Changement de stratégie ?


Les écoutes téléphoniques embarrassantes ont eu beau fuité dans la presse lors des cantonales, le clan Guérini n’a cessé de démentir ce qu’elles suggèrent entre les lignes : Jean-Noël Guérini aurait tenté d’apporter une aide à son petit frère en l’informant notamment de l’instruction qui a fini par l’expédier en prison (nos éditions du 4 mars 2011). Selon les Guérini, ces vilenies proviennent d’opposants et de jaloux de tous poils, trop heureux d’atteindre politiquement l’un en exploitant à bon compte le business du second. Mais, selon les enquêteurs, le petit frère aurait pu confondre ordures publiques et bennes privées en pratiquant, au passage, des doubles facturations, à l’instar de ses curieux partenaires. L’instruction devra le confirmer.

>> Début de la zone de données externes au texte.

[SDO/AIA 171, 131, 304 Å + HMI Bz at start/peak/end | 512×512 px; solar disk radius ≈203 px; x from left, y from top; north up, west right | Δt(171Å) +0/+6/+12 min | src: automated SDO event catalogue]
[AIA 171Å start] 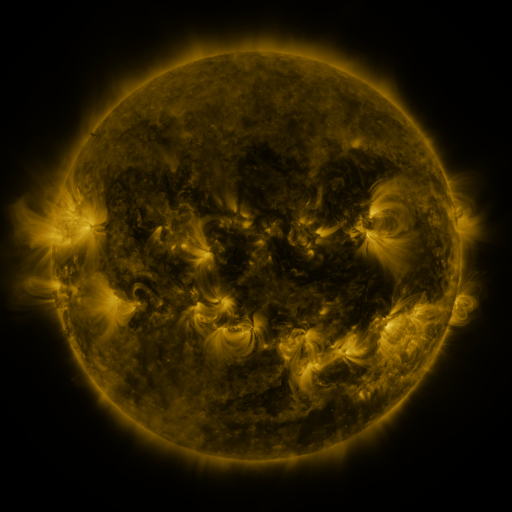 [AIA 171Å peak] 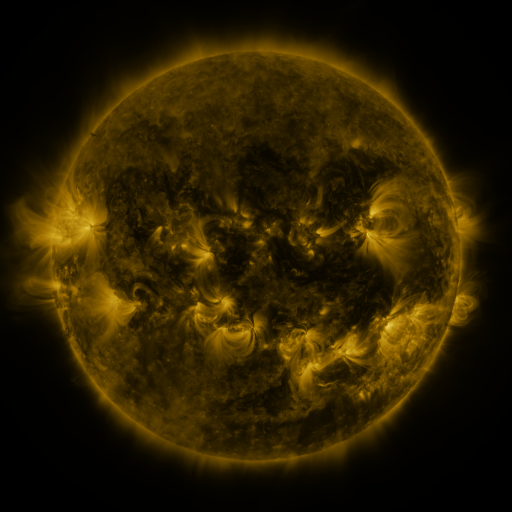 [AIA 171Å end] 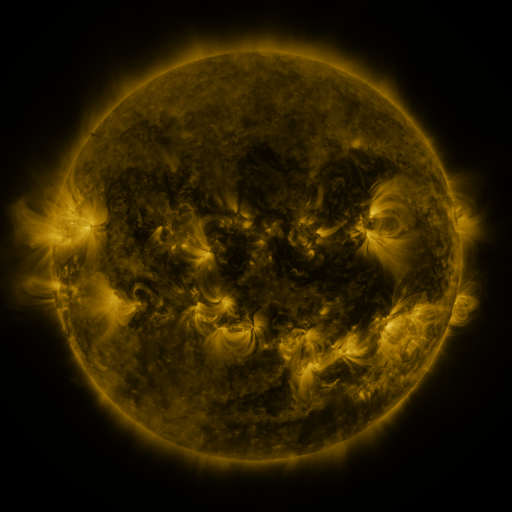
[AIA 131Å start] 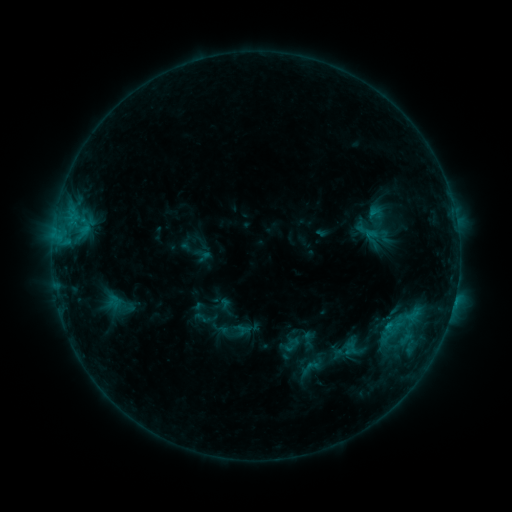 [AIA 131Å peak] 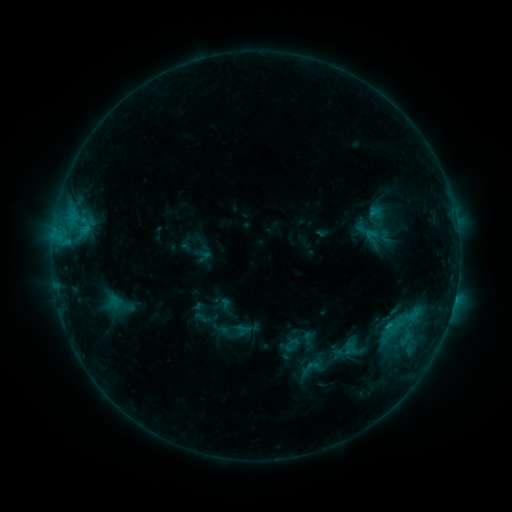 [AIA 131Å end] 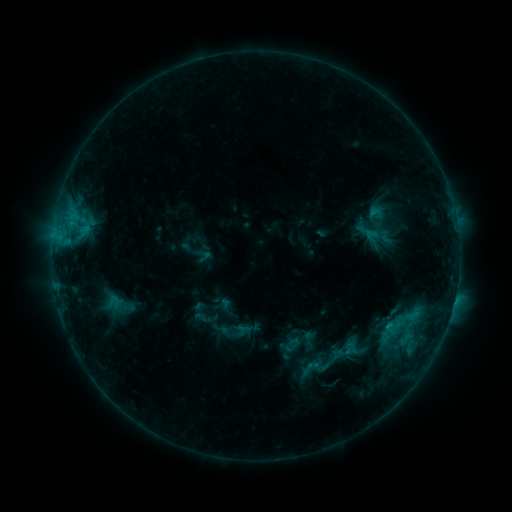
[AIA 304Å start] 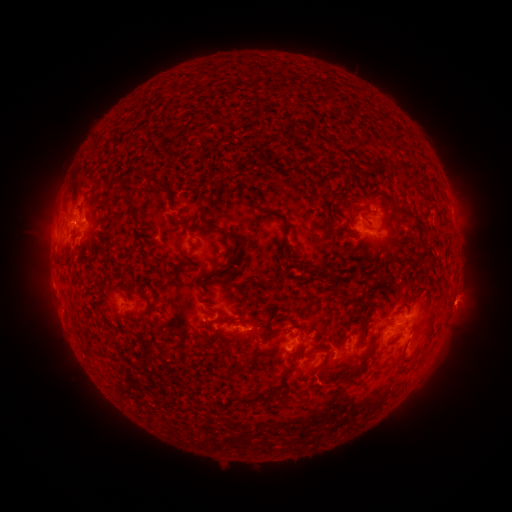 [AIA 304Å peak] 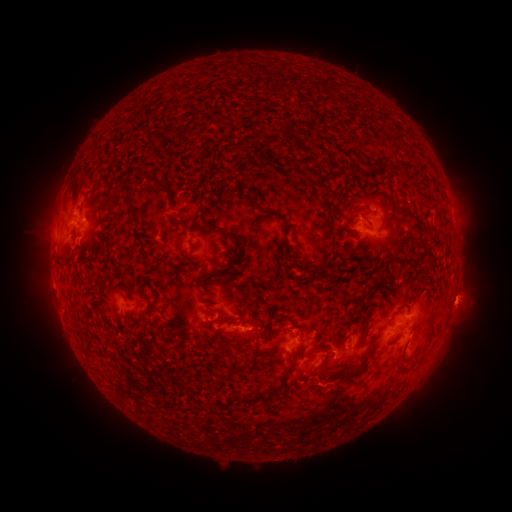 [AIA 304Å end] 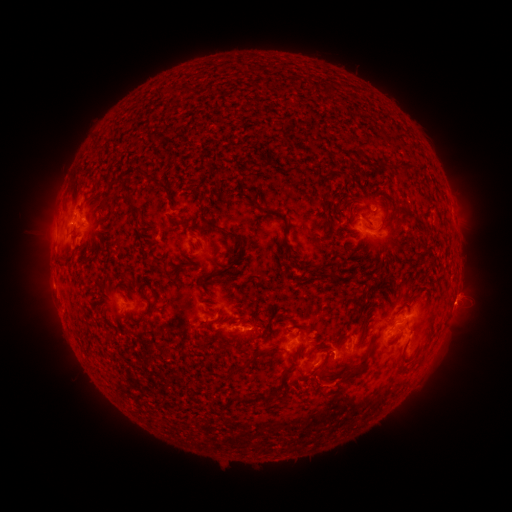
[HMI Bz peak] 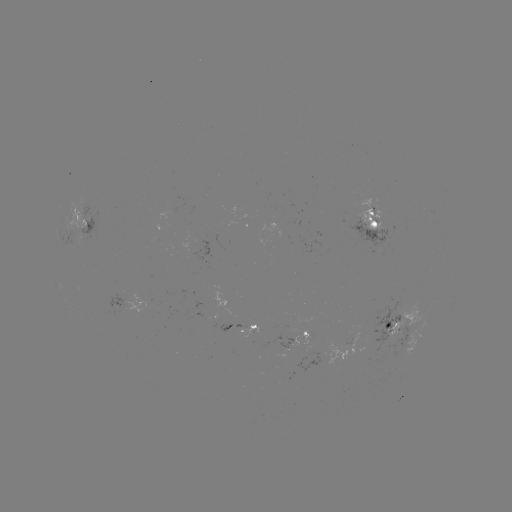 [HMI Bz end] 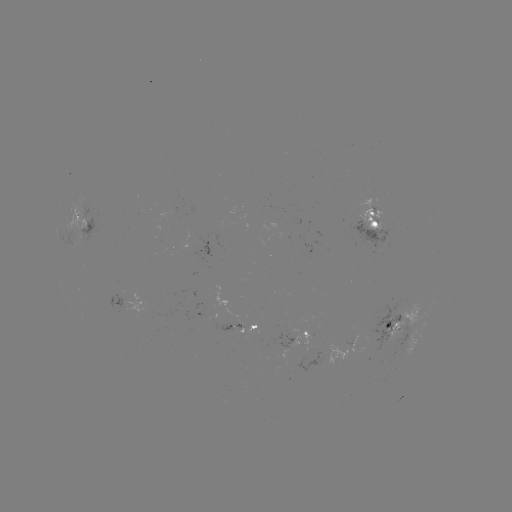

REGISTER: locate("eruption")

Malgré les convocations fréquentes devant le juge Duchaine, « Guérini Junior », aussi encombrant pour son aîné qu’une décharge malodorante à ciel ouvert, n’a, jusqu’ici, pas varié dans ses dénégations. Non, insiste-t-il en substance, il n’a jamais siphonné les deniers publics.

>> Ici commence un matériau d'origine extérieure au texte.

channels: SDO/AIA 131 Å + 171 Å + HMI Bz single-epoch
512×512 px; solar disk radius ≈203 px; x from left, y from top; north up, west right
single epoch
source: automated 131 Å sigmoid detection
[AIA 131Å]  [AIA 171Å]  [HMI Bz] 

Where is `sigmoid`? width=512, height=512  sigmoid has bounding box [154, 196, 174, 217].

Seul récent changement d’attitude : selon nos informations, il vient de remplacer l’un de ses avocats, Me Emmanuel Molina, par Me Jean-Louis Seatelli, du barreau de Bastia (Haute-Corse). Nouvelle stratégie susceptible d’augurer d’un changement de défense ? A voir. D’ici là, les probables développements de cette instruction marathon n’ont pas fini d’alimenter les prochains épisodes de « Poubelle, la vie », détournement du titre d’un autre célèbre feuilleton tourné, lui aussi, à Marseille et à l’audience toujours garantie.